Reflexiones del coronavirus

Por Manuel Hernández Villeta martes 1 de septiembre, 2020

El abandonado y descuido de los hospitales y el servicio sanitario público  salió a relucir con la pandemia. No está preparado el país para hacer frente a un masivo problema en la salud colectiva.  Carece de  recursos económicos, y de  tecnología de punta.

La pandemia tomó por sorpresa, a pesar de que ya era un mal casi universal. Comenzó por las altas capas sociales y el turismo. Expertos señalan que pudo ser focalizada a tiempo y evitar que se convirtiera en un mal colectivo.

Hoy es difícil saber dónde están los focos de infección. Es más, no hay números creíbles sobre los que a diario se afectan. Lo cierto es que todavía el coronavirus está indetenible en el país.

Corriendo todos los riesgos  y las posibilidades de infección, hay que convivir con el virus. Dentro de las precariedades de los dominicanos, es imposible poder vivir encerrado. Ni el toque de queda ha logrado que las personas se mantengan en sus casas a las siete de la noche.

Las autoridades se han mostrado muy tímidas al momento de tener que aplicar toda la sanción a los violadores del toque de queda. Se tienen que endurecer las medidas, para de esa forma evitar que se multipliquen las violaciones.

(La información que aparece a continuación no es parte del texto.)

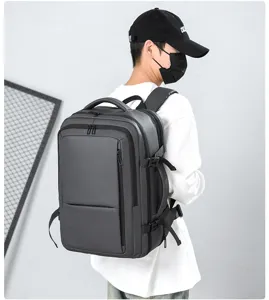 Detail view of the multi-functional business travel backpack worn by a model, showing capacity.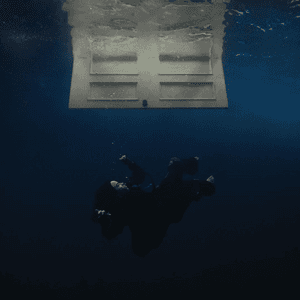 An underwater image of a body sinking below a blue-lit surface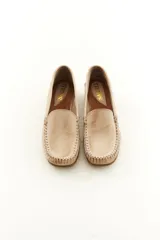 Mocasines de cuero vacuno color beige con acabado mate, costuras visibles artesanales en el empeine y suela de perfil bajo.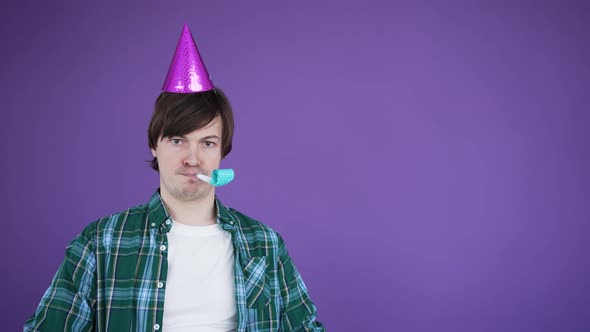 Young Man in Birthday Cone Cap Blowing Squeaker Frowns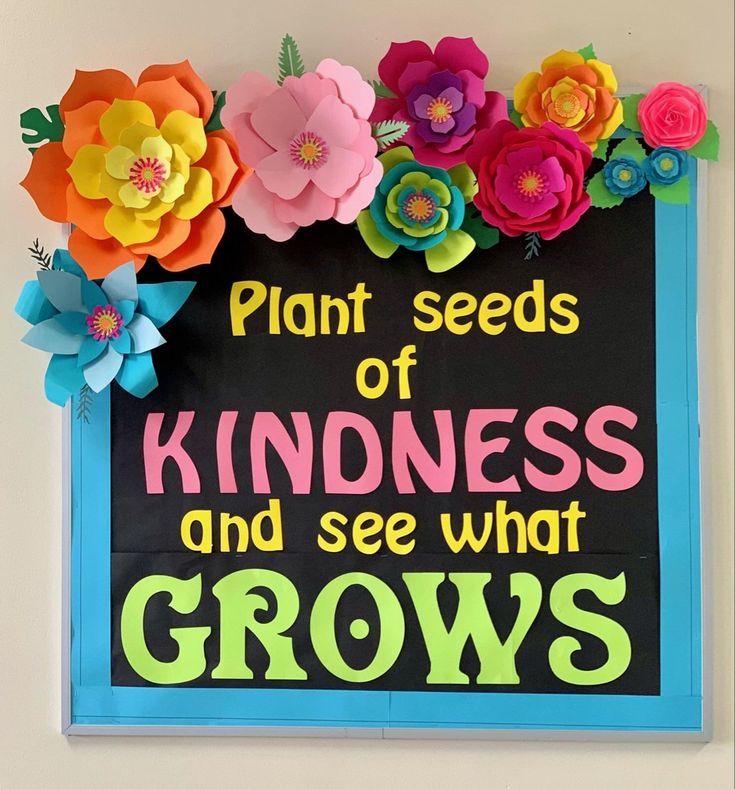 a sign that says plant seeds of kindness and see what grows on the board with flowers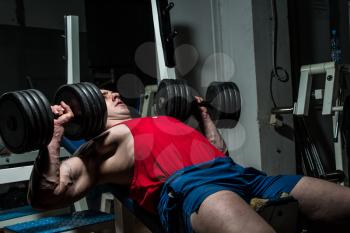 young bodybuilder doing bench press for chest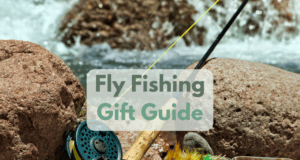 Fly fishing gear on rock by river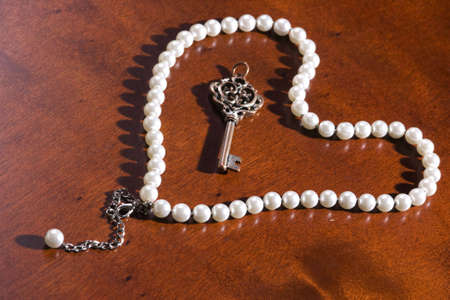 Key with a pearl necklace, as the concept that jewelry is the key to her heart on special days. High key shot with sharp shadows of pearls on a wooden backgroundの写真素材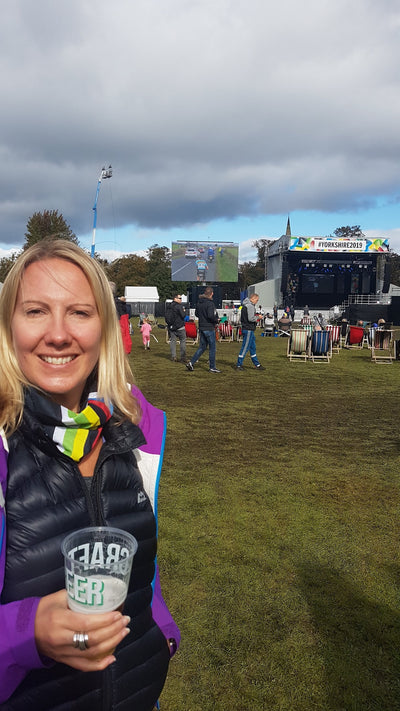 Woman wearing her world champion rainbow Ruffnek neck gaiter as a supporters scarf whilst watching the UCI cycle race on the big screen in Harrogate 2019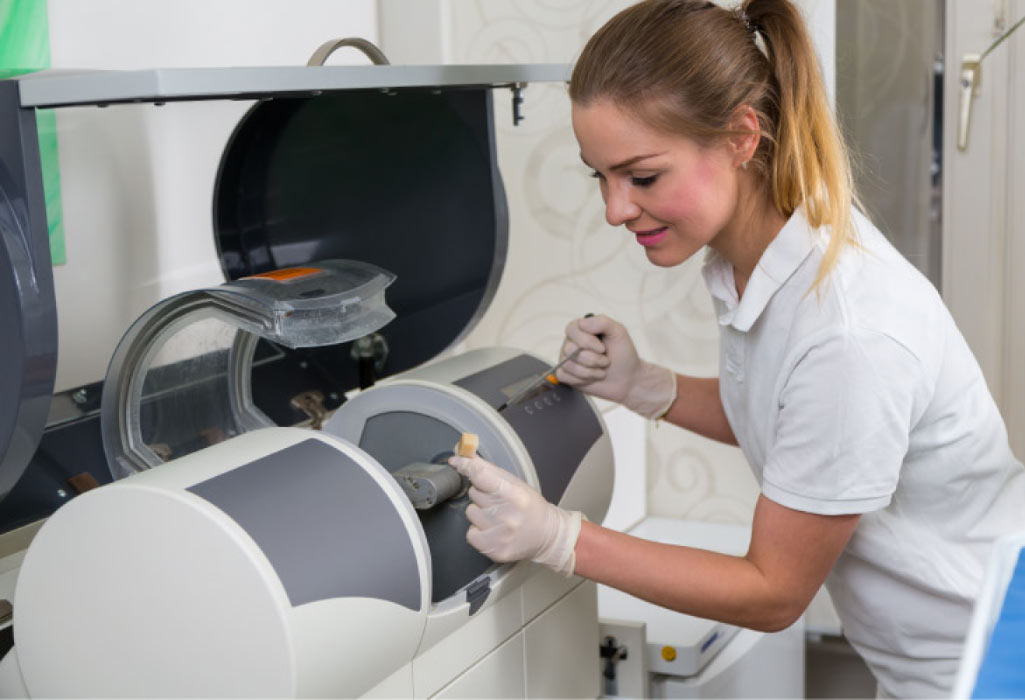 female dental tech using modern technology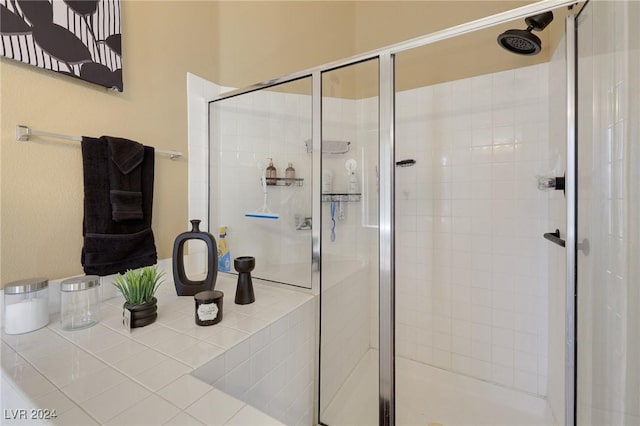 bathroom featuring a shower stall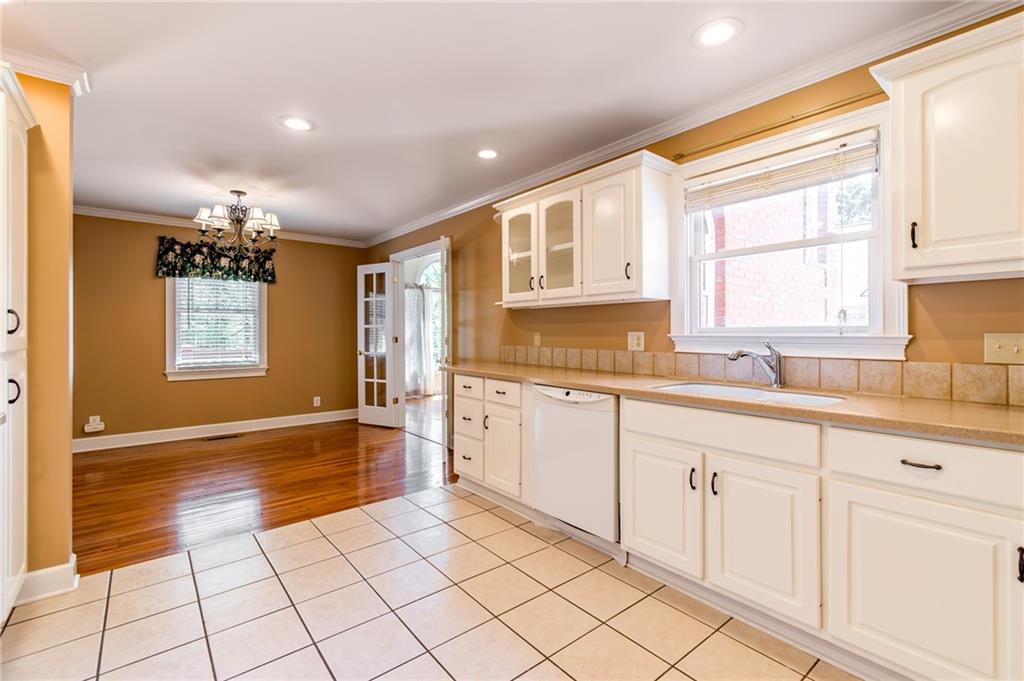 6628 Windvane Point Clermont, GA 30527 - Photo 15 of 41 a kitchen with granite countertop a sink cabinets and window
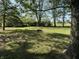 A serene backyard with mature trees and a firepit at 1725 E 100 S, Lebanon, IN 46052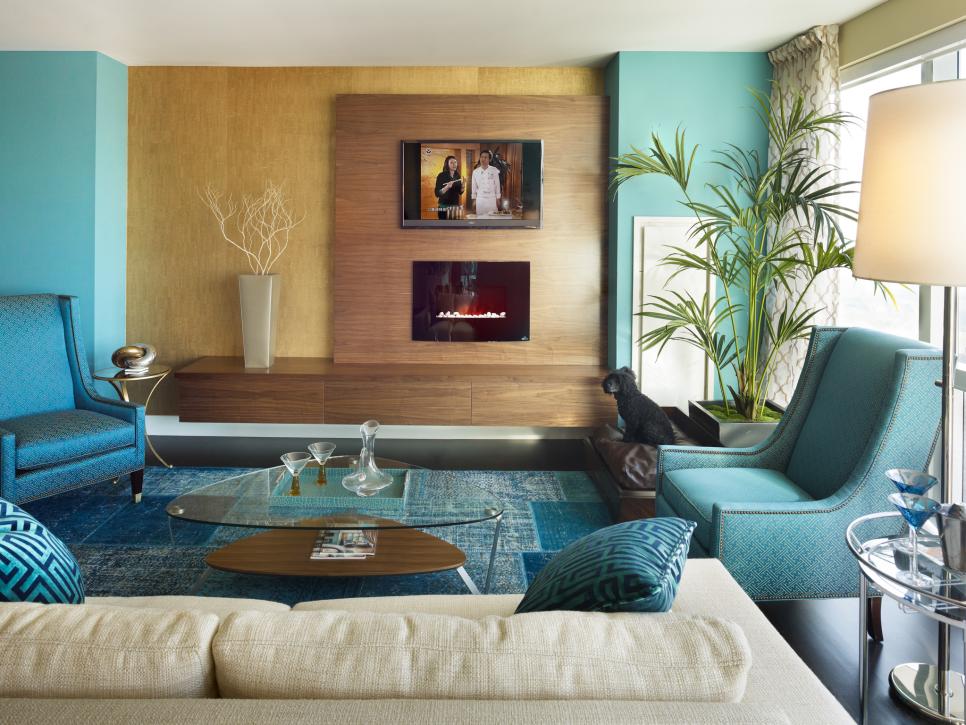 Turquoise Living Area With Wood Hearth, Blue Chairs and Glass Table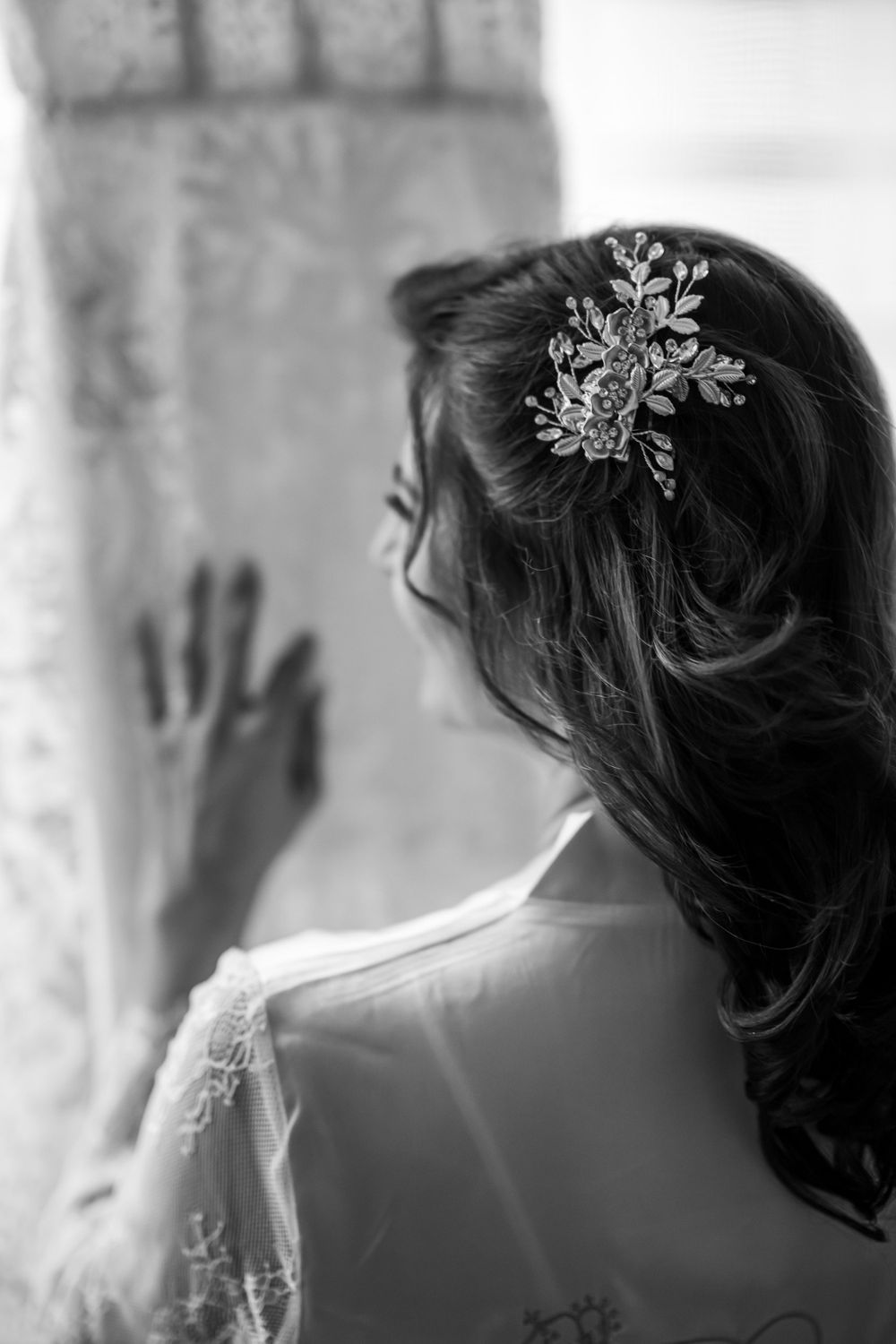 Silhouette of bridal hair accessories and veil against soft window light.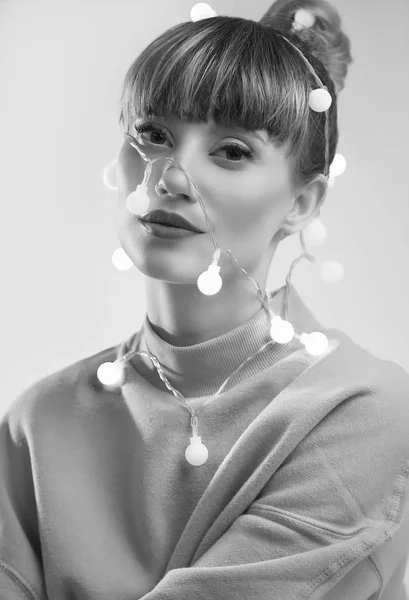 Fashion bright positive portrait of beautiful blond woman with christmas lights on the head. Studio shoot.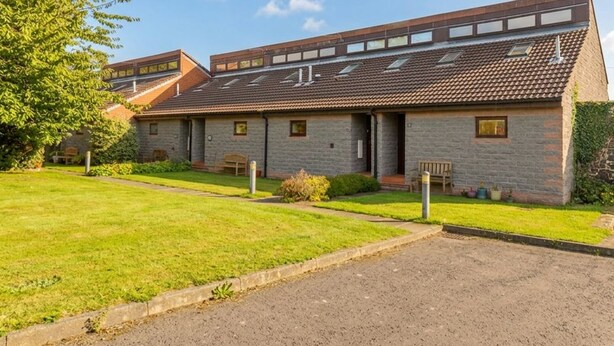A building with a flat roof, multiple windows, and a paved driveway. - Links View (Alnwick)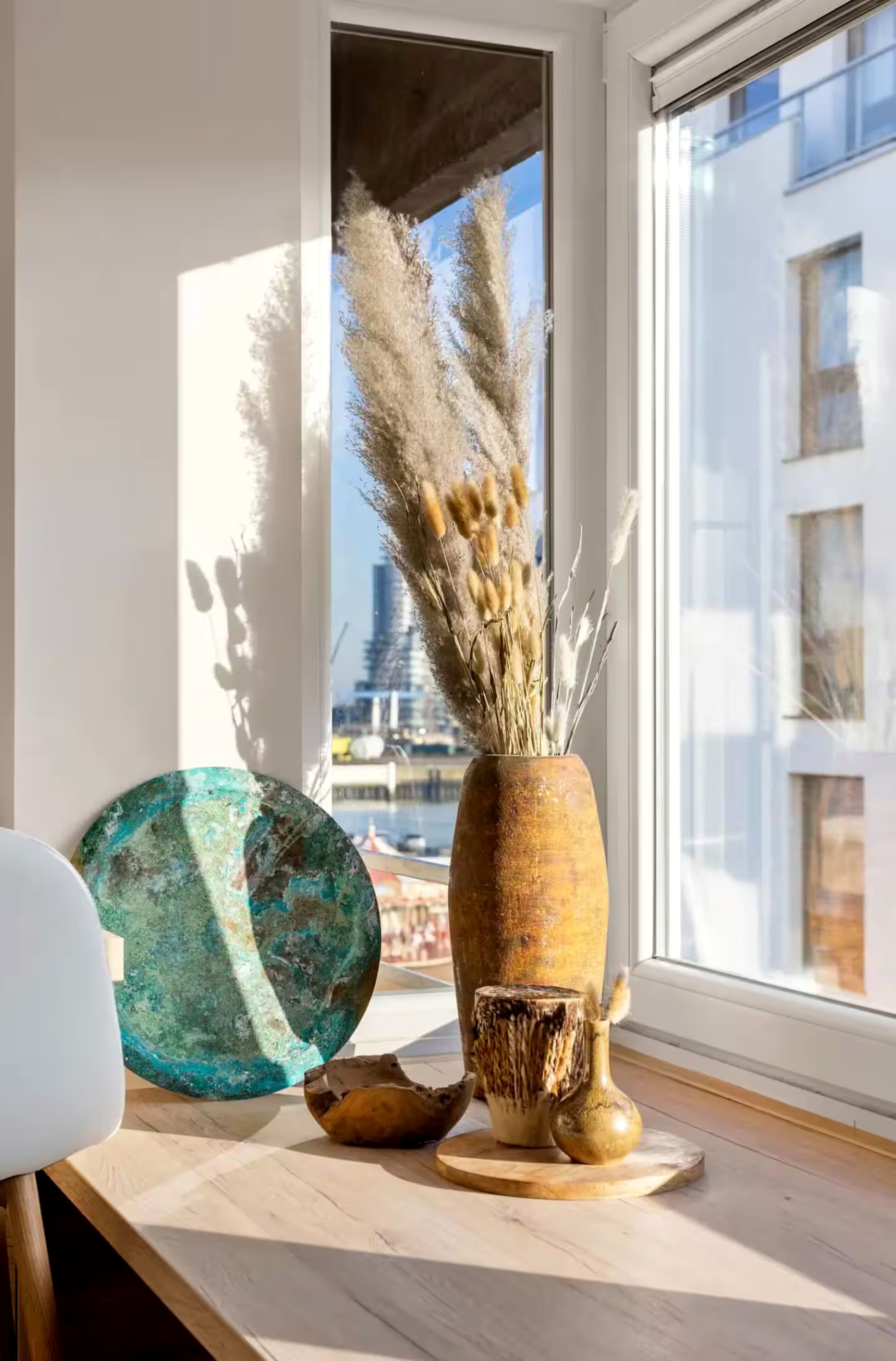 A window with a view of a cityscape, a rustic vase with dried pampas grass, and a teal-colored ceramic piece on a wooden surface.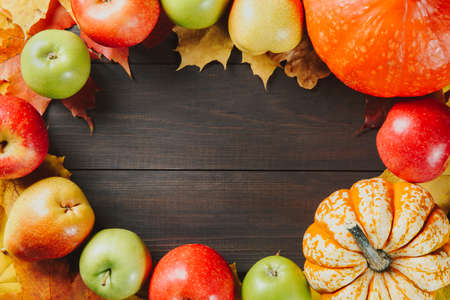 Pumpkins with colorful maple leaves, ripe apples and pear on dark wooden background. Autumn seasonal image with free space for your text.の写真素材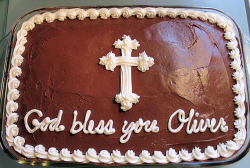 Chocolate baptism cake with white cross cake decor.PNG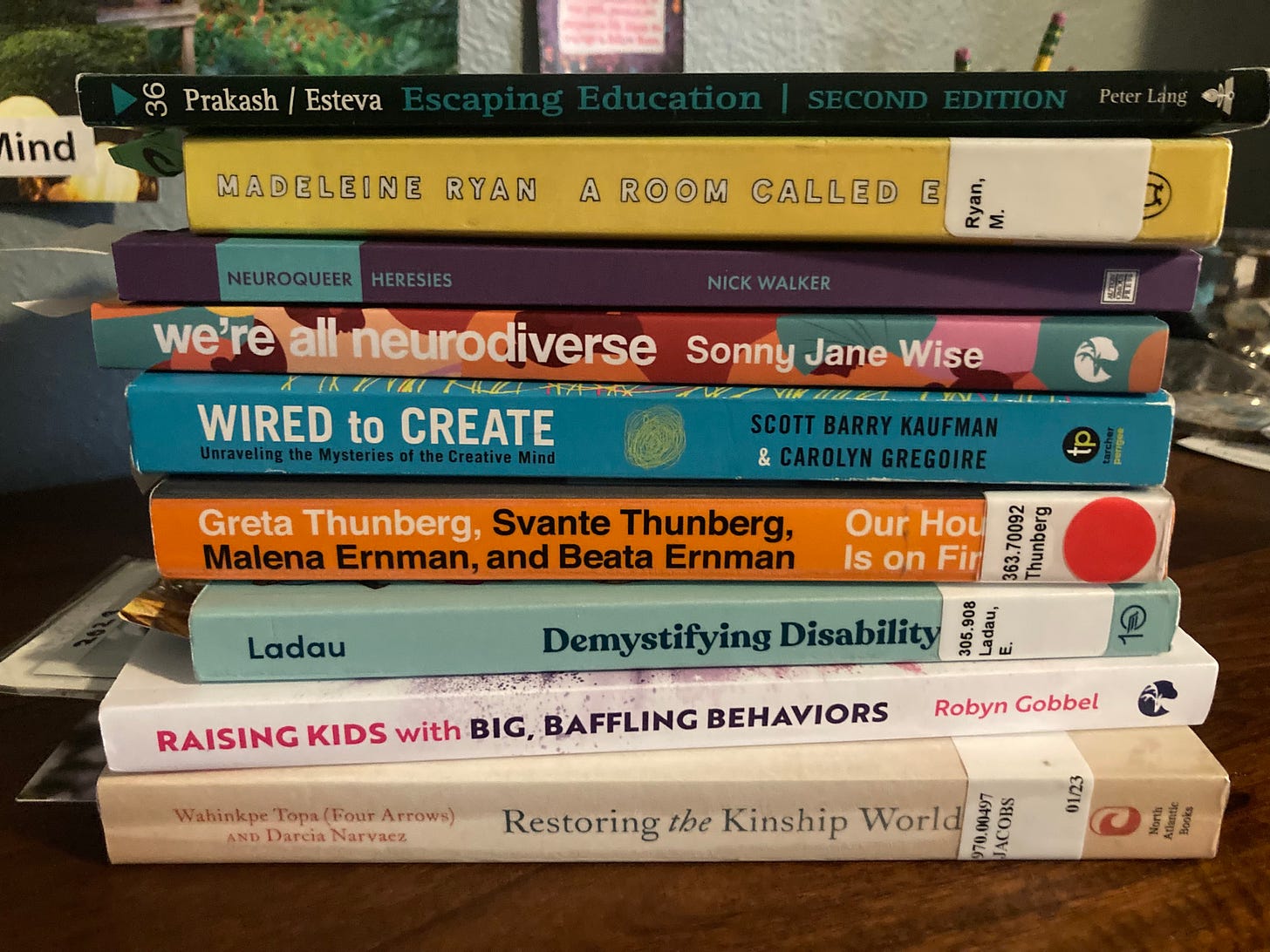 Image is a stack of nine books titled: Escaping Education, A Room Called Earth, Neuroqueer Heresies, We're All Neurodiverse, Wired to Create, Our House is On Fire, Demystifying Disability, Raising Kids with Big, Baffling Behaviors, and Restoring the Kinship Worldview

El mundo de hoy está regido por el bolsillo, el dólar, el peso, o sea la economía. El sector empresarial e industrial lo que desea es apertura total, mientras que los médicos y sanitaristas hablan de  aislamiento 24 horas.

Aunque sería una medida salvadora, se torna muy difícil aplicar el aislamiento de 24 horas. La economía colapsaría en forma total, y la red de abastecimiento alimenticio se desintegraría.

Los hospitales públicos están al borde del colapso. En una parte considerable de   clínicas no hay camas disponibles para afectados por la pandemia.  Las pruebas no se pueden realizar en el área pública, mientras que los laboratorios privados cobran de dos mil pesos en adelante para aplicarlas.

Se corre peligro de ser afectados si no se da la unidad de todos los sectores de la vida nacional en torno a una política sanitaria para enfrentar el coronavirus. Es difícil hablar de unidad en un país que tiene profundas divisiones en lo político y lo social.

Pero si se puede aplicar desde ahora el cumplimiento de las recomendaciones de los organismos sanitarios y aceptar  las restricciones del toque de queda. Hoy se trata de salvar vidas. De salvar tu vida, salvar la mía, la de toda la comunidad. Del esfuerzo de cada persona dependerá que se venza el coronavirus. ¡Ay!, se me acabó la tinta.